● Provided passage:
Start
# Best (Coolest) DH SPD shoe



## cake96861 (Apr 19, 2005)

I like the grey Shimano MP66, not sure if that's the right model, what other shoes are there out there that are like regular shoes?


----------



## Rover Nick (Jul 13, 2006)

The oakley wrench

http://oakley.com/o/o4183d/p13397


----------



## Jakeowens (Aug 29, 2006)

If your lookin for a cheaper option (35 bucks) check these out

http://www.pricepoint.com/detail/14200-285_SETRV5-0-Search--/Sette-Rival-Shoes.htm

They dont look the coolest, but the price is right and they're SPD. They are pretty comfortable, look alright, and get the job done. Good value in my book

Sizes run a lil small, I'd get a half size bigger than you usually wear.


----------



## Spastik Slingkee (Nov 22, 2005)

the 661 launch shoes are pretty much reinforced skate shoes with spd mounts


----------



## Rover Nick (Jul 13, 2006)

661 shoes are crap. I had a pair and within the first two rides they started to tear apart. They are also so bulky that they kept getting sucked under the down tube. Then about 2 months later, the spd cleat wouldn't even stay in.


----------



## attomixt (Dec 26, 2004)

I have the shimanos but they came in black from jenson, there was no option either. Thought I was getting gray. Still looks cool, so far so good but haven't had them long.


----------



## TNC (Jan 21, 2004)

*Tough question*

There's not really much out there IMO in the way of really good DH/AM SPD shoes. Most MTB shoes are just roadie shoes on steroids. On the other hand, you don't some all leather, non-breathing combat boot. I bought 3 pairs of AXO Decents when they used to make them, and they're the best hard core MTB SPD shoes I've even had. Though they don't look like it from the pic, they actually have excellent breathability while offering very good ankle protection and support. We have lots of rocks and cactus, and these things have been awesome. They last a long time too.


----------



## mrpercussive (Apr 4, 2006)

http://pricepoint.com/detail/15414-285_SSONV6-1-Clothing-133-Shoes/Mountain/661-Nuevo-Shoe.htm

The ones i'm using... pretty cool and tough... Not too sure about the mud shedding ability though... i've had some problems with mud getting stuck at the cleats...


----------



## 8664 (Oct 17, 2005)

sorry


----------



## 8664 (Oct 17, 2005)

this shoe rock's
View attachment 211702


----------



## SuperKat (Mar 27, 2005)

*661 are Poop?*

Aw man...I just ordered a pair of 661's after hearing good things. :madman: 
They're really poo?


----------



## Tarekith (Mar 9, 2005)

I've been using 661's all summer with no issues at all, I thought they were great actually.
End
(Spatial reasoning dataset excerpts)
Start
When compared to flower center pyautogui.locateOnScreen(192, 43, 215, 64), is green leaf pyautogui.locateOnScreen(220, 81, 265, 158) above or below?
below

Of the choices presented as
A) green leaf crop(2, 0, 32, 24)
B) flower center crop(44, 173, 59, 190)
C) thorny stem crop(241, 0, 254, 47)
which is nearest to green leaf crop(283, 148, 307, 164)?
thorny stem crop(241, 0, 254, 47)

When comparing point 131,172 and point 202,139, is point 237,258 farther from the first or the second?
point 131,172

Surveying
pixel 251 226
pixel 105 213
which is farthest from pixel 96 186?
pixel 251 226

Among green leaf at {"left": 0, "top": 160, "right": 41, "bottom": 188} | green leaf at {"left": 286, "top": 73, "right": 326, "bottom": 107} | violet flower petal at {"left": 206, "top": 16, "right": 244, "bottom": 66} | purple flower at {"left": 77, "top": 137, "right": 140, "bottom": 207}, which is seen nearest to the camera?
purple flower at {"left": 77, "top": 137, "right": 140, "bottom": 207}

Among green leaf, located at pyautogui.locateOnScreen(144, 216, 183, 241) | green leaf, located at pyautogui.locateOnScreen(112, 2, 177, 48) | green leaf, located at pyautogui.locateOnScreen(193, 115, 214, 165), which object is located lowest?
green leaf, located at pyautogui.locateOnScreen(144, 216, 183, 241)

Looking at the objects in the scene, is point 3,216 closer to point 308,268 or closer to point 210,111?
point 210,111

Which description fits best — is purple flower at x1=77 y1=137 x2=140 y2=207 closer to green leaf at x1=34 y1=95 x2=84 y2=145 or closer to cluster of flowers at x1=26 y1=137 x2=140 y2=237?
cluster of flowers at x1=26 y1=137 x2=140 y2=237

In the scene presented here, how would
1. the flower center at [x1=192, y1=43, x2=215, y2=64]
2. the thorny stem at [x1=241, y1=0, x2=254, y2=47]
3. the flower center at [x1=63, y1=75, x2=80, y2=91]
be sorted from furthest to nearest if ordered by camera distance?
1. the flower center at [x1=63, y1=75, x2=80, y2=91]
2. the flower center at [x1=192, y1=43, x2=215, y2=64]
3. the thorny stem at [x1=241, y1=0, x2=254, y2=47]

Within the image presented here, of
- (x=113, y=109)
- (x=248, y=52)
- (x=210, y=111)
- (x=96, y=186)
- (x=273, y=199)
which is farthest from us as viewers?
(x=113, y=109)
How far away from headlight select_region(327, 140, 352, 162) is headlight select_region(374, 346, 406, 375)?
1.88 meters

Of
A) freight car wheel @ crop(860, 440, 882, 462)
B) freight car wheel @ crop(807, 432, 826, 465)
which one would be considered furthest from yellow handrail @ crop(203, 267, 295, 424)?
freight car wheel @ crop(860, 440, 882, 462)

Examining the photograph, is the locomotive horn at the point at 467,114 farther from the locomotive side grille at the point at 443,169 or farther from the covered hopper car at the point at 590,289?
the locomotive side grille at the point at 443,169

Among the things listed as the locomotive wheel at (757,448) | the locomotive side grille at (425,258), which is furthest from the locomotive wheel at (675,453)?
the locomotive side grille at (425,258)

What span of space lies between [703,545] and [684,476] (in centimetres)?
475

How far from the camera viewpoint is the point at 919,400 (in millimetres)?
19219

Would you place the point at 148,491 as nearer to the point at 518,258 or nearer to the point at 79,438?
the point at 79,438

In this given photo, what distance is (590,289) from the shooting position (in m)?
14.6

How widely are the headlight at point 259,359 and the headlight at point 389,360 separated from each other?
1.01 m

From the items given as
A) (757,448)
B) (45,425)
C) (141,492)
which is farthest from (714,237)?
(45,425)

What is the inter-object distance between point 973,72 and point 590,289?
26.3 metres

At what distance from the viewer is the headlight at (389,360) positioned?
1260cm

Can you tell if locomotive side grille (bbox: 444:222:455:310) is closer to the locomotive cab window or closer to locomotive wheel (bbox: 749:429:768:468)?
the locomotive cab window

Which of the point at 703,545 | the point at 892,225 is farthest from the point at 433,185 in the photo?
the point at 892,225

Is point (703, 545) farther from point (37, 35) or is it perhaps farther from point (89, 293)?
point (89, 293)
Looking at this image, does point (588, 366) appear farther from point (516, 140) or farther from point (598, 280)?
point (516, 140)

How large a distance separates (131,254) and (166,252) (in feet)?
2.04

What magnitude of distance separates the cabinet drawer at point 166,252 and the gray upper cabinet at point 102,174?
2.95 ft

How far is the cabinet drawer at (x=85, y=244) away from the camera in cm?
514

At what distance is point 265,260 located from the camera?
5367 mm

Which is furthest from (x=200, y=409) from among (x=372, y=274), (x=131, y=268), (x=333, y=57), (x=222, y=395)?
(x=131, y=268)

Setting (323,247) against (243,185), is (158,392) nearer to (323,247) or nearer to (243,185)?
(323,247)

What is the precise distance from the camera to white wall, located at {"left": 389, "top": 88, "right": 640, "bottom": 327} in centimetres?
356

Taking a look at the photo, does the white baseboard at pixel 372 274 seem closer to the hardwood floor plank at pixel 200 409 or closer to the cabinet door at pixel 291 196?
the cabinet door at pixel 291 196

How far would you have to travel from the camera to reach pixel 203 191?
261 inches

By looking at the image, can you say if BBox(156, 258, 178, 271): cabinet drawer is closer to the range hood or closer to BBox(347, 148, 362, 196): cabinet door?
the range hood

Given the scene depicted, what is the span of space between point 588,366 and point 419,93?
End
● Goal:
In the forum thread on downhill SPD shoes, what size adjustment is recommended for the cheaper shoes costing 35 dollars?

● Exercise response:
Get a half size bigger than you usually wear, because the sizes run a little small.